28
‘Mevrouw Brennan!’
Ik maakte mijn veiligheidsriem vast en zette me schrap tegen het dashboard terwijl Woolsey keerde en bliksemsnel Clarkson op reed.
‘Wat is er verdomme aan de hand?’
Slidells stem klonk geagiteerd.
Ik bracht de gsm weer naar mijn oor.
‘Ik heb net Darryl Tyree gezien.’
‘Hoe weet u dat het Tyree is?’
‘Ik heb hem herkend van de polaroidfoto bij Gideon Banks.’
‘Waar?’
‘Hij heeft iets te eten opgehaald bij de Coffee Cup.’
‘Die kant op,’ zei ik tegen Woolsey, en ik wees op Morehead.
‘Wat bent u van plan?’ Slidell.
‘Hem volgen.’
De banden piepten zacht toen Woolsey snel linksaf Morehead op draaide, tegen de verkeersregels in. Ik kon de zwarte Lexus anderhalf huizenblok verderop zien. Ook Tyree respecteerde de verkeersregels niet.
‘Laat hem niet merken dat we hem volgen,’ zei ik tegen Woolsey.
Ze schonk me een dank-voor-je-advies-blik en concentreerde zich op het rijden, met haar handen op tien voor twee op het stuur.
‘Jezus Christus! Bent u gek geworden?’ bulderde Slidell.
‘Hij kan ons misschien naar Tamela Banks brengen.’
‘Blijf uit de buurt van Tyree, verdomme. Die mafketel zal u zonder met zijn ogen te knipperen naar de andere wereld helpen.’
‘Hij zal niet weten dat we achter hem aan zitten.’
‘Waar bent u?’
Ik zette me schrap toen Woolsey weer een bocht nam.
‘Freedom Drive.’
Ik hoorde Slidell iets naar Rinaldi roepen. Toen klonk zijn stem alsof hij aan het joggen was.

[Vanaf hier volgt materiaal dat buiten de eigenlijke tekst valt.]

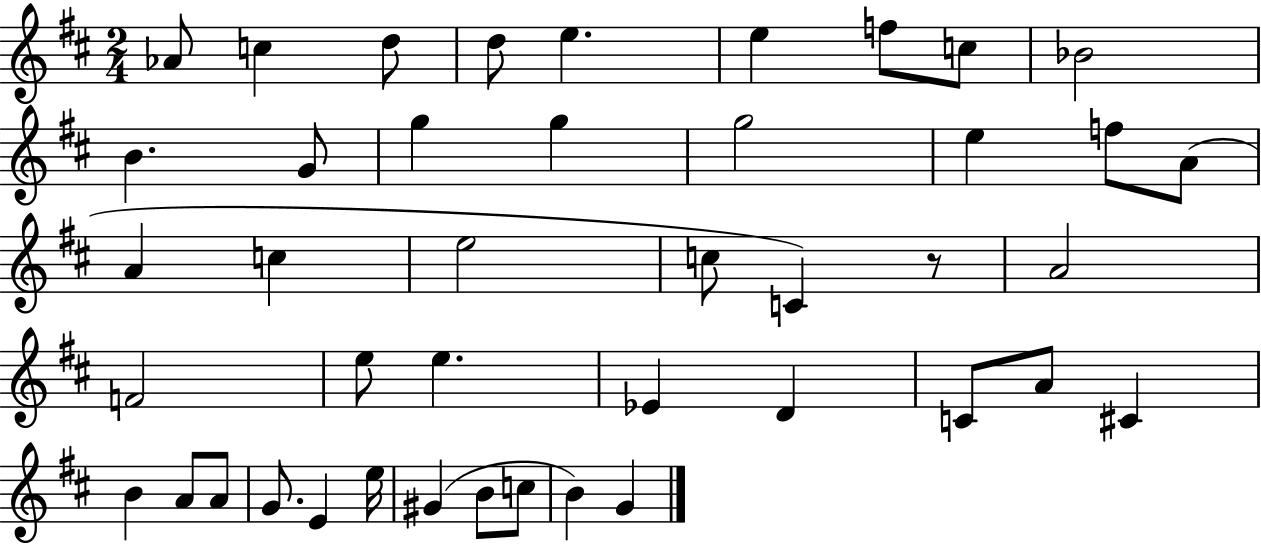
{
  \clef treble
  \numericTimeSignature
  \time 2/4
  \key d \major
  \repeat volta 2 { aes'8 c''4 d''8 | d''8 e''4. | e''4 f''8 c''8 | bes'2 | \break b'4. g'8 | g''4 g''4 | g''2 | e''4 f''8 a'8( | \break a'4 c''4 | e''2 | c''8 c'4) r8 | a'2 | \break f'2 | e''8 e''4. | ees'4 d'4 | c'8 a'8 cis'4 | \break b'4 a'8 a'8 | g'8. e'4 e''16 | gis'4( b'8 c''8 | b'4) g'4 | \break } \bar "|."
}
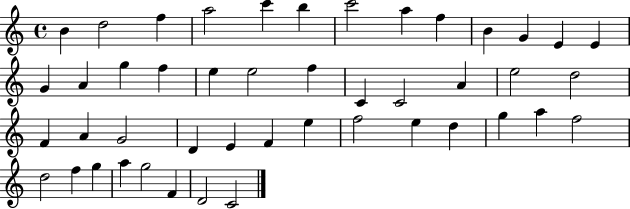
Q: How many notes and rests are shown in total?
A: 46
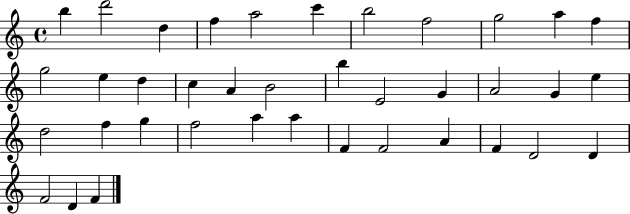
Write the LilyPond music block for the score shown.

{
  \clef treble
  \time 4/4
  \defaultTimeSignature
  \key c \major
  b''4 d'''2 d''4 | f''4 a''2 c'''4 | b''2 f''2 | g''2 a''4 f''4 | \break g''2 e''4 d''4 | c''4 a'4 b'2 | b''4 e'2 g'4 | a'2 g'4 e''4 | \break d''2 f''4 g''4 | f''2 a''4 a''4 | f'4 f'2 a'4 | f'4 d'2 d'4 | \break f'2 d'4 f'4 | \bar "|."
}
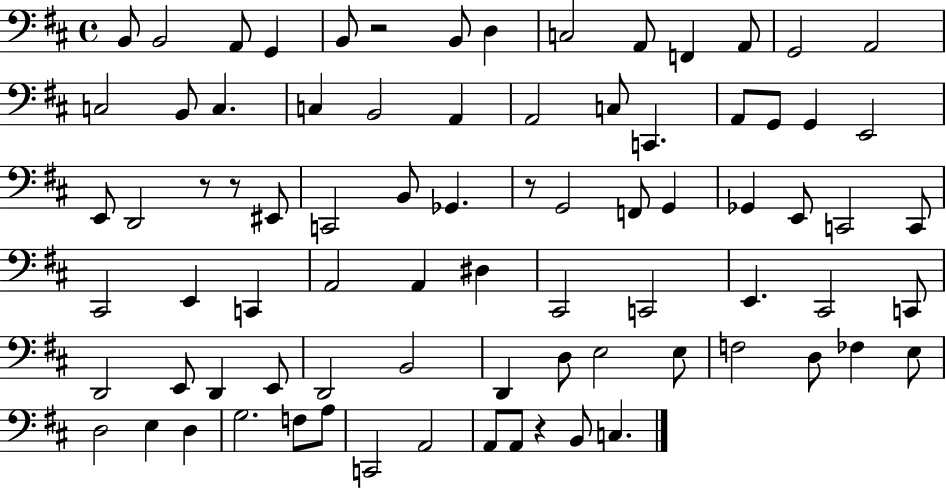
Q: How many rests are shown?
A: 5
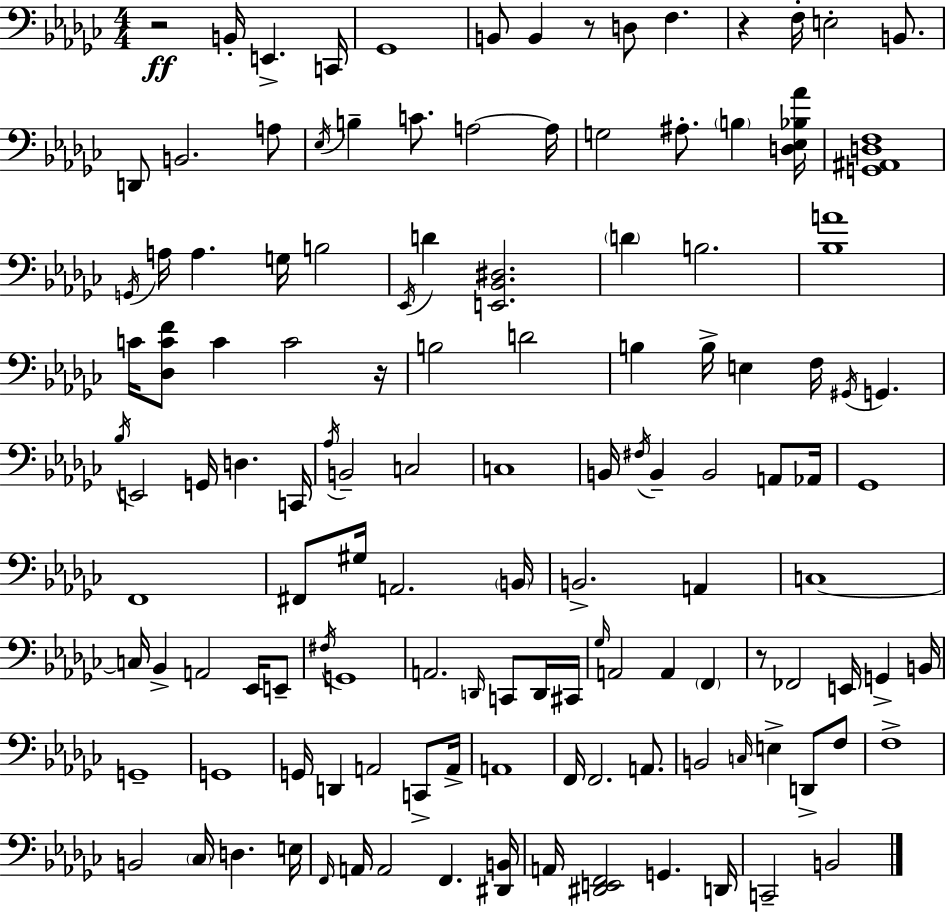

‘Jezus! Waarom kunt u niet gewoon met uw vriendinnen naar het winkelcentrum gaan?’
Ik verwaardigde me niet daarop te reageren.
‘Ik wil dat u hier meteen mee ophoudt en dit aan de rechercheurs overlaat.’
‘Er is een rechercheur bij me.’
‘Wie?’
‘Terry Woolsey. Ze heeft een penning, en ze is hier vanuit South Carolina op bezoek.’
‘U kunt verdomd lastig zijn, mevrouw Brennan.’
‘In die mening staat u niet alleen.’
Ik hoorde portieren dichtslaan, gevolgd door het starten van een motor.
‘Zeg me waar u precies bent.’
‘We rijden in oostelijke richting over Tuckaseegee,’ zei ik. ‘Wacht even.’
Woolsey zag remlichten en ging langzamer rijden. Tyree draaide naar rechts. Woolsey meerderde vaart en sloeg eveneens rechtsaf. Bij het volgende kruispunt draaide Tyree linksaf.
Woolsey reed snel verder en ging de bocht om. Nu was de Lexus in geen velden of wegen meer te bekennen.
‘Shit!’ Tegelijkertijd.
‘Wat is er?’ Slidell.
We waren in een buurt met kronkelende straten en doodlopende wegen. Ik was al vaak in zulke labyrinten de weg kwijtgeraakt.
Woolsey reed door tot een smalle straat links.
Geen Lexus.
Terwijl Woolsey weer gas gaf, keek ik naar opritten en geparkeerde wagens.
Geen Lexus.
Bij het volgende kruispunt keken we allebei naar links en toen naar rechts.
‘Daar!’ zei ik.
De Lexus stond een eindje verderop rechts geparkeerd. Woolsey draaide de straat in en stopte langs de stoeprand.
‘Waar zijn jullie verdomme?’ Slidell klonk alsof hij een beroerte had gehad.
Ik drukte de gsm tegen mijn oor en gaf hem het adres.
‘Niets doen! Helemaal niets! Niks, verdomme!’ krijste Slidell.
‘Is het oké als ik Chinees eten bestel? Misschien kan ik wat loempia’s bij onze auto laten bezorgen.’
Met mijn duim verbrak ik de tirade.
‘Je vriend heeft zo zijn eigen idee over het feit dat we hierheen zijn gegaan?’ vroeg Woolsey, die aandachtig naar de straat keek.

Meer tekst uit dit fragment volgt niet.